A afirmação de que a presunção de inocência seria uma regra (sic) e não um

princípio é tão temerária que uniria dois autores completamente

antagônicos, como são Robert Alexy e Ronald Dworkin, na mesma trincheira de

combate. Ou seja, ambos se uniriam para destruir tal afirmação. Isso porque

a grande novidade das teorias contemporâneas sobre os princípios jurídicos

foi demonstrar que, mais do que simples fatores de colmatação das lacunas

(como ocorria nas posturas metodológicas derivadas do privativismo

novecentista), eles são, hoje, normas jurídicas vinculantes, presentes em

todo momento no contexto de uma comunidade política. Tanto para Dworkin

quanto para Alexy – que, certamente, são os autores que mais

representativamente se debruçaram sobre o problema do conceito de princípio

– existe uma diferença entre a regra (que, evidentemente, também é norma) e

os princípios. Só para lembrar: cada um dos autores (Dworkin e Alexy)

construirá sua posição sob pressupostos metodológicos diferentes que os

levarão, no mais das vezes, a identificar pontos distintos para realizar

essa diferenciação. No caso de Alexy, sua distinção será estrutural, de

natureza semântica; ao passo que Dworkin realiza uma distinção de natureza

mais fenomenológica.



De todo modo, tanto as posições de Dworkin quanto as de Alexy concordam que

um dos fatores a diferenciar os princípios das regras diz respeito ao fato

de que sua não-incidência (ou aplicação) em um determinado caso concreto

não exclui a possibilidade de sua aplicação em outro, cujo contexto

fático-existêncial seja diferente daquele que originou seu afastamento. As

regras, por outro lado, se afastadas de um caso, devem, necessariamente,

ser afastadas de todos os outros futuros; exigência decorrente de um

PRINCÍPIO, que é a igualdade de tratamento. Isso mesmo: a igualdade, que

não é uma regra e, sim, um princípio).

==============================

ENUNCIADO DA TAREFA: Por favor, transcreva do trecho sobre princípios e regras a parte que vai de "fático-existêncial seja diferente" até "sim, um princípio).", inclusive. As linhas que vêm depois do trecho não têm nenhuma relação com ele.

BLOCO DE DADOS:
==============================

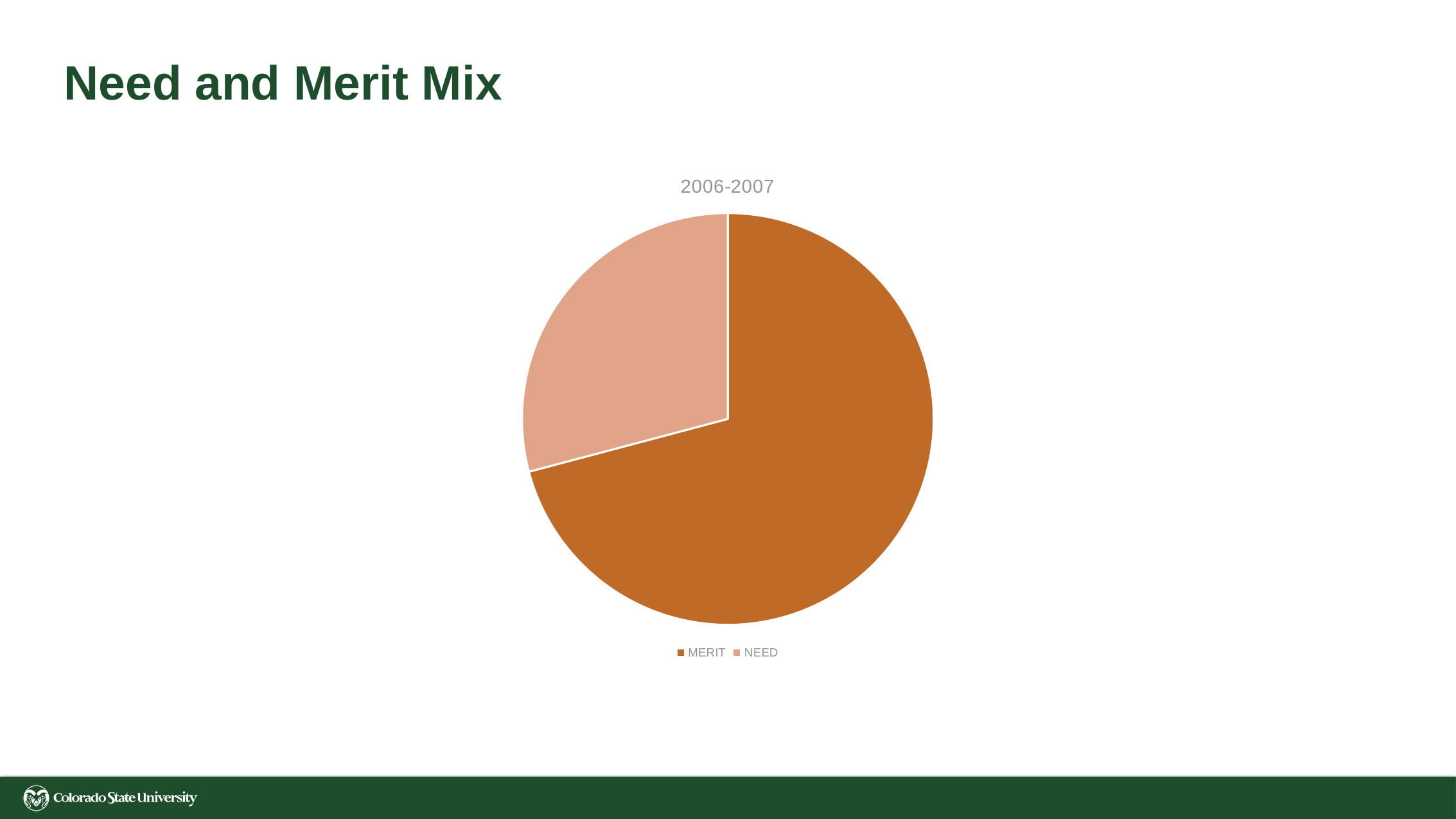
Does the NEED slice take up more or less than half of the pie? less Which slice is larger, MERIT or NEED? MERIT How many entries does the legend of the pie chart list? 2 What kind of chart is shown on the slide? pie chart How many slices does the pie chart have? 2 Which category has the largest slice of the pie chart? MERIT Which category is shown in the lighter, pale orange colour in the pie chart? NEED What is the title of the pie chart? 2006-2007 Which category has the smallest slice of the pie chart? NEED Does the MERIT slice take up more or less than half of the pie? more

==============================

RESPOSTA:
fático-existêncial seja diferente daquele que originou seu afastamento. As

regras, por outro lado, se afastadas de um caso, devem, necessariamente,

ser afastadas de todos os outros futuros; exigência decorrente de um

PRINCÍPIO, que é a igualdade de tratamento. Isso mesmo: a igualdade, que

não é uma regra e, sim, um princípio).